Why is My Oil Light Flashing header image

Why is My Oil Light Flashing?

Whether the oil light is red, orange, or yellow or flashing on your vehicle, it is important to take immediate action. Oil lights, which are often in the shape of an oil-fashioned oil can or spelled OIL, can mean a couple of things. Here are some reasons why the oil light has begun to flash, as well as what you should do if any of these are the case:

You Need to Change Your Oil

Ideally, you should be changing your vehicle’s oil every 5,000-7,500 miles, depending on the make, model, and year. Older vehicles with over 75,000 miles may need to have their oil changed more frequently. Those cars still running on conventional—not synthetic—oil will also need their oil changed every 3,000 miles. If you haven’t driven your car within 6 months, it’s going to need an oil change before it hits the road again, because sedentary oil goes bad, too. And if you have gone over 10,000 miles without an oil change? Your car is going to need one soon.

You see, the oil light starts flashing when your engine’s oil is getting old. It’s a sign that your car needs new oil NOW; there is no more time to wait.

Even if you top off the engine oil, any old, dirty oil that remains is going to foul it up. So get your car to the nearest shop or to your home as soon as you can to change the oil. The oil light should shut off immediately.

Low Oil Level

This is the primary cause to begin flashing. As you know, motor oil is needed to reduce heat and friction within the engine. Should there be a lack of oil, your engine may start to burn up and, eventually, seize.

Obviously, you do not want to kill the engine that way. If you suspect the oil level is low, check. The easiest way to do that is by using the dipstick.

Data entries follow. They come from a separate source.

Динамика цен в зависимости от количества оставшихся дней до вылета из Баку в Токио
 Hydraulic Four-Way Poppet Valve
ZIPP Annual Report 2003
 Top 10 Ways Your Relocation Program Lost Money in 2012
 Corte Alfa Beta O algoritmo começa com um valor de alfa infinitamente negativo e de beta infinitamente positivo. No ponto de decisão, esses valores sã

Keep in mind that low oil levels are not merely caused by use. If you have let your engine oil get too low before, there could be damages done that went undetected, such as cracked valves, broken engine block, or leaks coming from the oil pan. Be sure to check your engine for any sign of leaking oil whenever you pop the hood.

Oil Pressure or Pump Failure

While few drivers ever have to worry about their oil pump failing, it could happen. Your oil pump is an essential piece of the engine, one that helps circulate oil by pulling it from the oil pan. Usually, the first symptom that your oil pump is dying is that the oil light indicator pops on. In this case, the glow is usually sustained, not flashing. However, if you also notice that the oil pressure has dropped, and you see the engine temperature rise, it could be a sign that the oil pump is going. Ignore this issue for too long, and the oil light may just start flashing.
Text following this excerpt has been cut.